Could you give back every record below exactly, leaving out the pictures?

━━━━━ Records ━━━━━

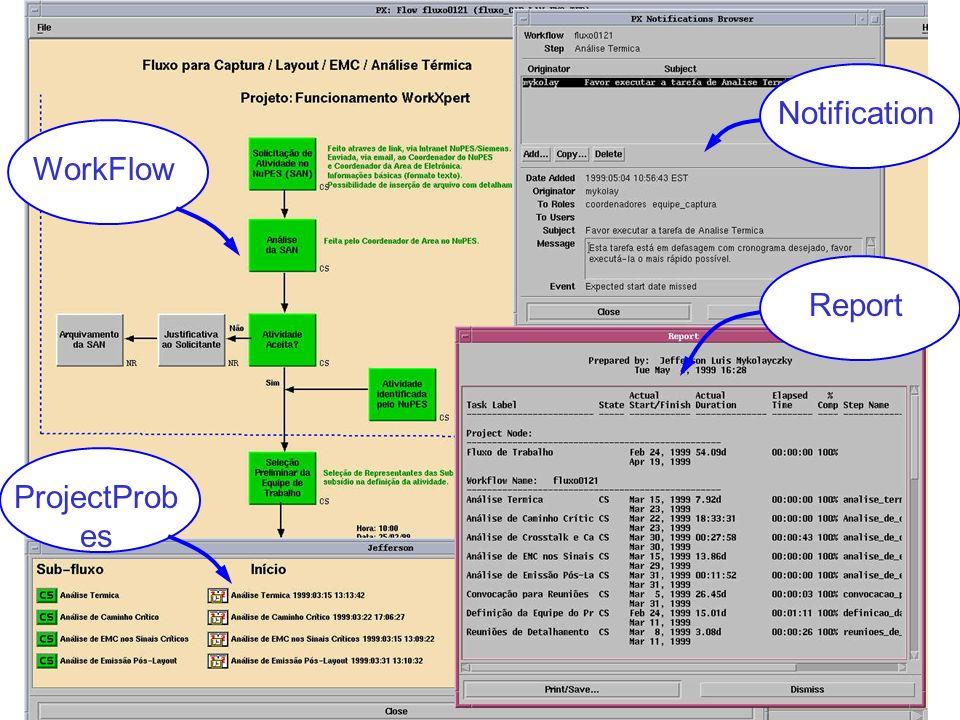15/10/99 WorkFlow ProjectProb es Report Notification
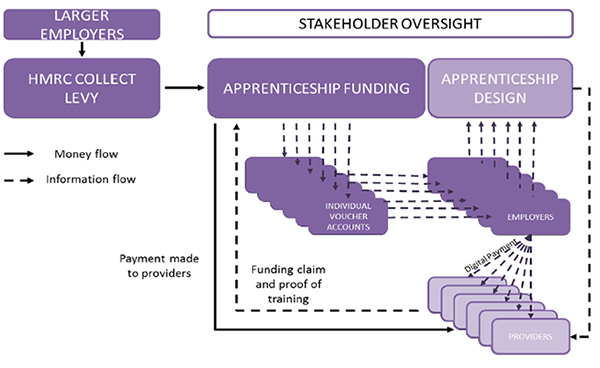 The document says that this diagram shows how information and funding could flow round the system to allow employers to control their own spending decisions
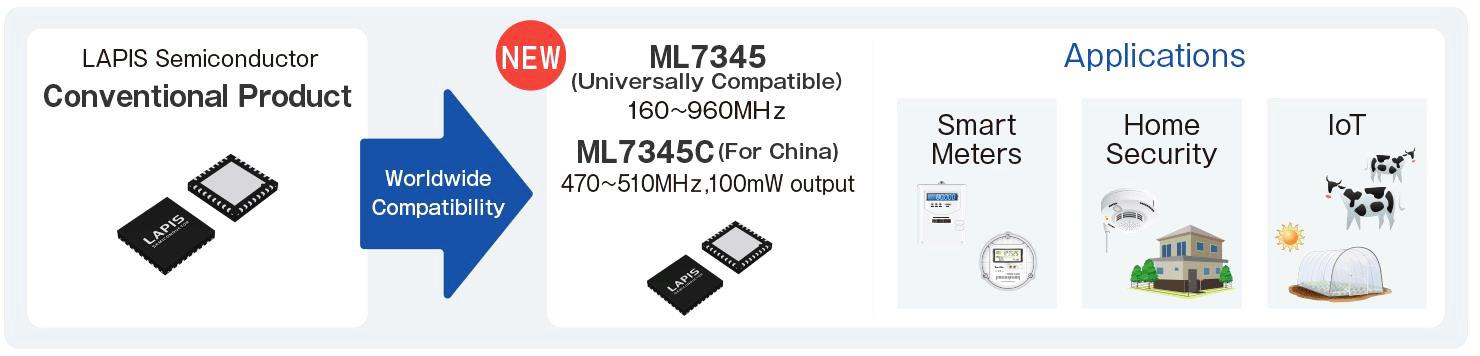 ML7345 nowe energooszczędne rozwiązanie LSI dla aplikacji komunikacyjnych sub-GHz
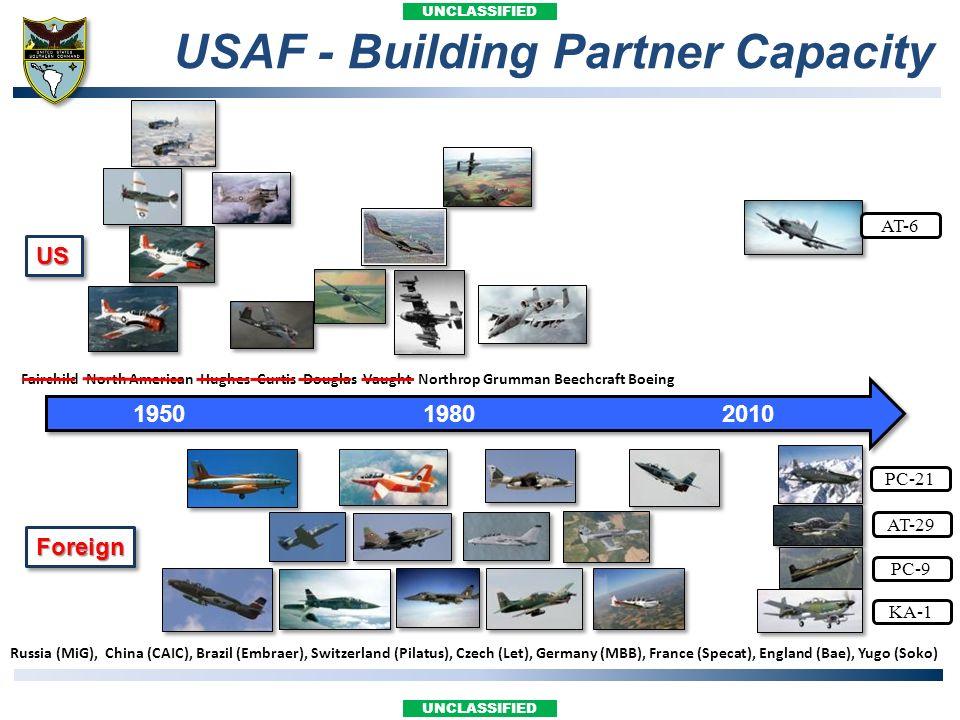 UNCLASSIFIED USAF - Building Partner Capacity 195019802010 USUS ForeignForeign Fairchild North American Hughes Curtis Douglas Vaught Northrop Grumman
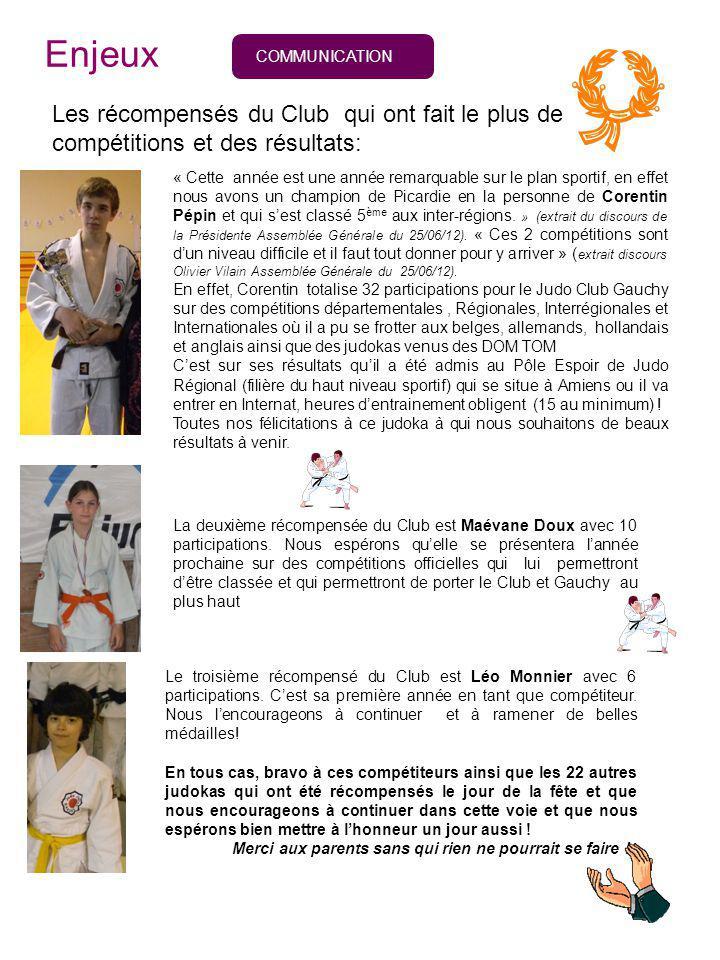 COMMUNICATION : Enjeux Honneur aux 3 nouvelles ceintures noires 3 nouvelles ceintures noires au Club qui fait 100% de réussite: Rémi Piton en Judo.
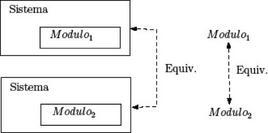 Sviluppo modulare delle specifiche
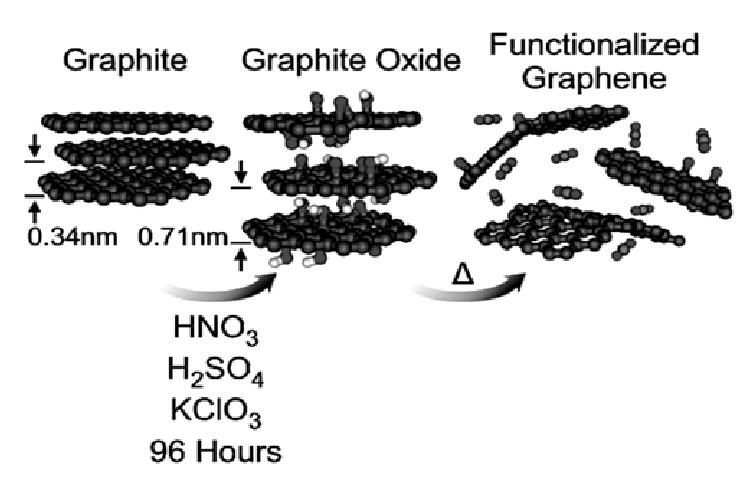 Scheme of graphite oxidation using Staudenmaier method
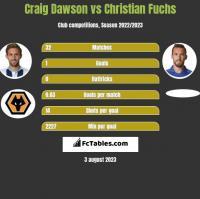 Craig Dawson vs Christian Fuchs h2h player stats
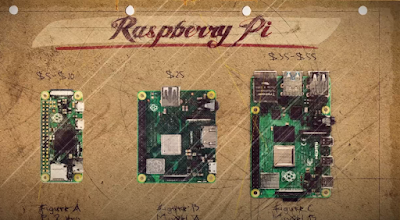 All You Need To Know Raspberry Pi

━━━━━

§ **Answer area**
15/10/99 WorkFlow ProjectProb es Report Notification
 The document says that this diagram shows how information and funding could flow round the system to allow employers to control their own spending decisions
 ML7345 nowe energooszczędne rozwiązanie LSI dla aplikacji komunikacyjnych sub-GHz
 UNCLASSIFIED USAF - Building Partner Capacity 195019802010 USUS ForeignForeign Fairchild North American Hughes Curtis Douglas Vaught Northrop Grumman
 COMMUNICATION : Enjeux Honneur aux 3 nouvelles ceintures noires 3 nouvelles ceintures noires au Club qui fait 100% de réussite: Rémi Piton en Judo.
 Sviluppo modulare delle specifiche
 Scheme of graphite oxidation using Staudenmaier method
 Craig Dawson vs Christian Fuchs h2h player stats
 All You Need To Know Raspberry Pi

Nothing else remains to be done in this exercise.